■ **Excerpted passage**:
##############################
Next, refer to FIG. 6, wherein a schematic diagram of the multi-load feedback circuit according to a fourth embodiment of the present invention is shown. The multi-load feedback circuit 510 comprises a plurality of semiconductor switches 512. Each semiconductor switch 512 has an N-type transistor switch whose gate is coupled to the common reference voltage VREF. one of the source and the drain thereof is coupled to a corresponding current balancing terminal among the current balancing terminals DA1˜DAn of the current balancing circuit 520, and the other one being coupled with each other in order to generate a detection signal VD, while the base thereof coupled to ground. Due to the base being grounded, it ensures that the reverse biased body diode of the N-type transistor switch is cut off. Hence, the plurality of semiconductor switches 512 transfer the voltage levels of the current balancing terminals DA1˜DAn to the detection signal VD only when the voltage levels at the corresponding current balancing terminals DA1˜DAn lower than the common reference voltage VREF by a predetermined voltage difference. The level of detection signal VD is determined based on an average value of the levels at the current balancing terminals corresponding the conducted semiconductor switches 512, as the embodiment shown in FIG. 3. At this moment, the electrical power supply 170 increases the electrical power to drive the LED module 160 in accordance with the detection signal VD thereby gradually elevating the levels at the current balancing terminals DA1˜DAn, until all of the semiconductor switches 512 are in a cutoff state.
##############################
■ **Work instructions**:
**1)** Judge each statement against the multi-load feedback circuit passage, answering yes or no and quoting the words that settle it. (a) The gate of each N-type transistor switch is coupled to the common reference voltage VREF. (b) The base of each N-type transistor switch is coupled to the detection signal VD. (c) The electrical power supply 170 reduces the electrical power to the LED module 160 in accordance with the detection signal VD.
**2)** Condense the paragraph of the multi-load feedback circuit passage that opens "Next, refer to FIG. 6" into a bulleted list that retains its main facts.
##############################
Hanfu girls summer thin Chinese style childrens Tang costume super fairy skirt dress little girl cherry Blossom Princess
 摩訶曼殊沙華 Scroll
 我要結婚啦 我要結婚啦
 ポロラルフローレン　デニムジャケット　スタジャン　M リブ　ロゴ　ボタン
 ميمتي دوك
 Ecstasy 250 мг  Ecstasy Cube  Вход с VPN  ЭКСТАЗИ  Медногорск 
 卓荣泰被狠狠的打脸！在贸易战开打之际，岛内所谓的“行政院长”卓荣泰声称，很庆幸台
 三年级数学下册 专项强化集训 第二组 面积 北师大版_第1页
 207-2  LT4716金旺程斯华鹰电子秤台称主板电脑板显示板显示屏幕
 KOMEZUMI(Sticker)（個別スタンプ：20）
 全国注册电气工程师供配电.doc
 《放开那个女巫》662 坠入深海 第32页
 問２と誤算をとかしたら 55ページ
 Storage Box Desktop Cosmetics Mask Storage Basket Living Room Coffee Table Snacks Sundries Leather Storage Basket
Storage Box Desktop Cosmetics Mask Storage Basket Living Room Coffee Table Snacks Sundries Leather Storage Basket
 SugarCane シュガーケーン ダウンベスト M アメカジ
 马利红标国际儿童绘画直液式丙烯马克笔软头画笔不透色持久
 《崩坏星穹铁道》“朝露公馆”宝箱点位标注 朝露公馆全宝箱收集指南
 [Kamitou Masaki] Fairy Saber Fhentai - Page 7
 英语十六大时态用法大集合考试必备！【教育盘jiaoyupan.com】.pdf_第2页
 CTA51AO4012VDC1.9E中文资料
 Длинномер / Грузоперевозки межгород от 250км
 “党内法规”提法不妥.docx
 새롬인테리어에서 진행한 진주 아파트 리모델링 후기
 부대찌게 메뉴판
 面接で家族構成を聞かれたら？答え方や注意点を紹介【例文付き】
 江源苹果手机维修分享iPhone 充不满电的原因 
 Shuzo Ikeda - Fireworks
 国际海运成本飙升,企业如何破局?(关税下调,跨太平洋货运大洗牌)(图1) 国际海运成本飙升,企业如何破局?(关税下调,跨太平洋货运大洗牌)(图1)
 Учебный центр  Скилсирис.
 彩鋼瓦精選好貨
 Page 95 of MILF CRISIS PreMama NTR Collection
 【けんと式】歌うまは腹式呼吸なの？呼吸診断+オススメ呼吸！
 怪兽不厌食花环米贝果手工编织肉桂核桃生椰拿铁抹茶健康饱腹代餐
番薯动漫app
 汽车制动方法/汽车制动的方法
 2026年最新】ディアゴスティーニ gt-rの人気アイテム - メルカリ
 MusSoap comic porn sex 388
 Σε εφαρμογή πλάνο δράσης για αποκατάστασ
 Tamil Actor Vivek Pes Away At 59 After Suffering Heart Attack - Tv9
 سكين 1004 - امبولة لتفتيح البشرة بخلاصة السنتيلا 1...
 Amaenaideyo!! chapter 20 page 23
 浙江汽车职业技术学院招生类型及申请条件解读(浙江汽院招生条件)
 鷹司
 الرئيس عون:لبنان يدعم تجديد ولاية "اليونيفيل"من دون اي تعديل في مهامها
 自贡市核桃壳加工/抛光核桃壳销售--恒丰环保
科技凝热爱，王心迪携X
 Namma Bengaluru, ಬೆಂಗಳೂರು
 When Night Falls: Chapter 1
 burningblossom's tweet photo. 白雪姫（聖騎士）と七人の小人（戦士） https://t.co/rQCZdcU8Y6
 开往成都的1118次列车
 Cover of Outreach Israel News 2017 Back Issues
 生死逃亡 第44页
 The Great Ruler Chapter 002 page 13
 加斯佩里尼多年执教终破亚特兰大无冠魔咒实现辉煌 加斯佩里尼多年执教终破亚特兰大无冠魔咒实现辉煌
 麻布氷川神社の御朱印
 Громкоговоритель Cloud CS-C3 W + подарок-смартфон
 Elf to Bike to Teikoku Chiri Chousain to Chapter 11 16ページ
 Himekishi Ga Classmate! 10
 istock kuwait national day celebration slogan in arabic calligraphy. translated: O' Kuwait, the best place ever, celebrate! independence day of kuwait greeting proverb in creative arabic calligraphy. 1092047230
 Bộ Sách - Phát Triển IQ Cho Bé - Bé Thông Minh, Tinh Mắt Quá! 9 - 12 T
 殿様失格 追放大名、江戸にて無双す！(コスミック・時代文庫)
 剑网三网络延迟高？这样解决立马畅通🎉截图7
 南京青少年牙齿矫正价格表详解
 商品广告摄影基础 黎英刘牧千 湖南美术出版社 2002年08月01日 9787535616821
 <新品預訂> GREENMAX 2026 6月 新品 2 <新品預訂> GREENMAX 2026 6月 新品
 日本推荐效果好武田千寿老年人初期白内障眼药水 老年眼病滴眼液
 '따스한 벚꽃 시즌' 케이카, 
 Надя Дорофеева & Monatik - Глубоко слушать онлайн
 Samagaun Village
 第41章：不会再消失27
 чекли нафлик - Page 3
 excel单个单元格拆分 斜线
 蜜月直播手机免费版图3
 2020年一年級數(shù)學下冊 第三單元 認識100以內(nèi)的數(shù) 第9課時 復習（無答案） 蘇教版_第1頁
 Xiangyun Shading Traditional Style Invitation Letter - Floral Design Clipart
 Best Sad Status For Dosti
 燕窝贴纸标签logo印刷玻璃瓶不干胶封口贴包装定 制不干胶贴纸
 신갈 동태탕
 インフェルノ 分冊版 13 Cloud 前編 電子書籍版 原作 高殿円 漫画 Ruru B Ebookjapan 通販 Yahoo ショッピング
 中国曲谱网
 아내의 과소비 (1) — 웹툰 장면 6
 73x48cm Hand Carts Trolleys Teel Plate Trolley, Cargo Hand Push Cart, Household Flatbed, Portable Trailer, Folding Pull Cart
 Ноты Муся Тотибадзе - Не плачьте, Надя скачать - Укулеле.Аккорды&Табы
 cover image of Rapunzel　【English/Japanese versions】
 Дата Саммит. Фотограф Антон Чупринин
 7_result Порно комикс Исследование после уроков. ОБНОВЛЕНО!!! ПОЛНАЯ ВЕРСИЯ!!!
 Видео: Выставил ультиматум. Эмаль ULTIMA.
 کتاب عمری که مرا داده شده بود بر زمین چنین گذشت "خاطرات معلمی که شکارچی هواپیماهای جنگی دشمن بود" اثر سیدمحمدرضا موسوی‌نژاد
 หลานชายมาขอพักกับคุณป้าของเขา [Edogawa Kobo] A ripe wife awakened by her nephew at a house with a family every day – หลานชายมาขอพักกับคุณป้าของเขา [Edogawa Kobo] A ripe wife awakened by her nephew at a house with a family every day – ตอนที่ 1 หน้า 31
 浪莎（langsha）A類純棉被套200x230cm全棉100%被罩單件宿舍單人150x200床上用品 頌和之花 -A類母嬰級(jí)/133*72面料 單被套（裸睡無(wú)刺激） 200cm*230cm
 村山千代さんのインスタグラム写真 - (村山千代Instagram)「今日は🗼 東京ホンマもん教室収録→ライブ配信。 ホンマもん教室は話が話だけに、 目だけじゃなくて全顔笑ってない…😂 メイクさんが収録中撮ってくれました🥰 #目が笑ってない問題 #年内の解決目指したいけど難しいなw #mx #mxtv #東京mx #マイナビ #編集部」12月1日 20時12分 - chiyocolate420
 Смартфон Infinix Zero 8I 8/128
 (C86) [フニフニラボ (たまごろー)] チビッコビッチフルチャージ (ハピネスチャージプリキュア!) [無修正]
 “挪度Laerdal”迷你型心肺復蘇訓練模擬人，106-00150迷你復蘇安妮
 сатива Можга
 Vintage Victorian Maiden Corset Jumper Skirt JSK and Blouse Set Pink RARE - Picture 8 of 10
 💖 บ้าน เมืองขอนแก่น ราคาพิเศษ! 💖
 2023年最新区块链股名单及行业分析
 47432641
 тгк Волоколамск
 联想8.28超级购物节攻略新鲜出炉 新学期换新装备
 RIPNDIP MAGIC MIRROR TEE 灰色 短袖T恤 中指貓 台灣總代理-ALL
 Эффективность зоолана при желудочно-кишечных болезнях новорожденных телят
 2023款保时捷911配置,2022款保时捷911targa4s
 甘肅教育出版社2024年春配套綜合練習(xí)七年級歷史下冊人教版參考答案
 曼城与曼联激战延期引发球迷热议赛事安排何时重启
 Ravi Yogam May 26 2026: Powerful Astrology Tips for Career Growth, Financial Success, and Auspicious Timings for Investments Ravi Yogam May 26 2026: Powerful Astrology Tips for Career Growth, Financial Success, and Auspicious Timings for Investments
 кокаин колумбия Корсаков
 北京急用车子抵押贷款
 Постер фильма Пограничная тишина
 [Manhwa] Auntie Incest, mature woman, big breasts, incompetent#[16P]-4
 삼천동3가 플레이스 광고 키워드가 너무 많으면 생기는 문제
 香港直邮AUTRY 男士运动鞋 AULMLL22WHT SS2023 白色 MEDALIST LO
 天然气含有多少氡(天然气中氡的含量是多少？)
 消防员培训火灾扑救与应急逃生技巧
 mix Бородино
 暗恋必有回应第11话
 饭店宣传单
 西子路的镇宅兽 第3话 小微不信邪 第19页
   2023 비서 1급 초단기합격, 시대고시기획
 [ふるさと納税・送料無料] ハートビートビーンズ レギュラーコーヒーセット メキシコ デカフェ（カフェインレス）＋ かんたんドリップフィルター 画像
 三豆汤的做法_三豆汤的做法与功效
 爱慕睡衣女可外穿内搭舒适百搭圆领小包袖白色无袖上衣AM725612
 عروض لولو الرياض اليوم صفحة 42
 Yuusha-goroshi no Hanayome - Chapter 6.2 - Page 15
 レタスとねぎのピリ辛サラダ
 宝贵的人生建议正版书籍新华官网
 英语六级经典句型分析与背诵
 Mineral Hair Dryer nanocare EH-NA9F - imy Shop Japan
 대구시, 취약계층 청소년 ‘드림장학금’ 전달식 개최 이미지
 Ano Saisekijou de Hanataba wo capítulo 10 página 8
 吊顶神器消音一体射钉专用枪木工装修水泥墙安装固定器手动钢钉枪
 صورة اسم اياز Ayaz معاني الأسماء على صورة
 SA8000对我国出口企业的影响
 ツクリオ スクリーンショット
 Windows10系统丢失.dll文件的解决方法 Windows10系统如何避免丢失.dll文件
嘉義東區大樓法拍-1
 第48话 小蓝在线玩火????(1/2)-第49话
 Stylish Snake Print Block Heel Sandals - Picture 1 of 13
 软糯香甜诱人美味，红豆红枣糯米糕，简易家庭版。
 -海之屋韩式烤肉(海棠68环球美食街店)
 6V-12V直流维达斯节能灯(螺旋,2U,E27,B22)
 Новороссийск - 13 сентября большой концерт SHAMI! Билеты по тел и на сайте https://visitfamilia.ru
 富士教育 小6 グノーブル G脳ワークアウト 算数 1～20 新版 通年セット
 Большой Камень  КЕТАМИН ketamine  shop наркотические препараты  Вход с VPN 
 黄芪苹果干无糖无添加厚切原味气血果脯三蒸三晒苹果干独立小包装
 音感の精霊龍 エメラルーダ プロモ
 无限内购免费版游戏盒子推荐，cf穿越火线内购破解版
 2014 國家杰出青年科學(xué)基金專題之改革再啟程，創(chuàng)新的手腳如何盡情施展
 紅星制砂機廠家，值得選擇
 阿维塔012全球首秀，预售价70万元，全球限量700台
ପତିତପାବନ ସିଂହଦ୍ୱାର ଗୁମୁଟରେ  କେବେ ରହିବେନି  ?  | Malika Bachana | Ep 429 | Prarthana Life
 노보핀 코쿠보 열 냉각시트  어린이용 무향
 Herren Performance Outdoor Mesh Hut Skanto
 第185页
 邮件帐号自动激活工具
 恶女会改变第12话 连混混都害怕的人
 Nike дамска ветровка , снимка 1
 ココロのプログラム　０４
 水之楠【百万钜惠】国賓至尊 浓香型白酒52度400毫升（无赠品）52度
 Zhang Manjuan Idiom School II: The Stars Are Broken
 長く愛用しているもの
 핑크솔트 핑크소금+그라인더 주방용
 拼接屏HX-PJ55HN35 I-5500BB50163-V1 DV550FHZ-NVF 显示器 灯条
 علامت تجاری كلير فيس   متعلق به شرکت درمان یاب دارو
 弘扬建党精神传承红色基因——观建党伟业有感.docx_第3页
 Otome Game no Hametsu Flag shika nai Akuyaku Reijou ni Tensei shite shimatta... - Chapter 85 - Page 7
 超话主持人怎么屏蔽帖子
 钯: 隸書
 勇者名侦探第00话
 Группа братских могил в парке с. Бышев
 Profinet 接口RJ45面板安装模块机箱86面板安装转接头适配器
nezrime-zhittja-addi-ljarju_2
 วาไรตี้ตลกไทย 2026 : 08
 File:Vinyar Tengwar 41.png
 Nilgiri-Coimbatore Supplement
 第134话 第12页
##############################
■ **Responses to the exercise**:
**1)**
(a) Yes: "whose gate is coupled to the common reference voltage VREF"
(b) No: "while the base thereof coupled to ground"
(c) No: "the electrical power supply 170 increases the electrical power to drive the LED module 160 in accordance with the detection signal VD"

**2)**
- FIG. 6 shows the multi-load feedback circuit 510 of a fourth embodiment, made up of a plurality of semiconductor switches 512.
- Each switch 512 has an N-type transistor switch with its gate coupled to the common reference voltage VREF.
- One of its source and drain connects to a corresponding current balancing terminal (DA1˜DAn) of the current balancing circuit 520. The other ends are coupled together to generate a detection signal VD.
- The base is grounded, which ensures the reverse biased body diode is cut off.
- A switch passes its terminal's voltage level to VD only when that level is lower than VREF by a predetermined voltage difference.
- The level of VD is based on the average of the levels at the terminals whose switches are conducting, as in the FIG. 3 embodiment.
- The electrical power supply 170 increases power to the LED module 160 according to VD. This raises the terminal levels until all switches 512 are cut off.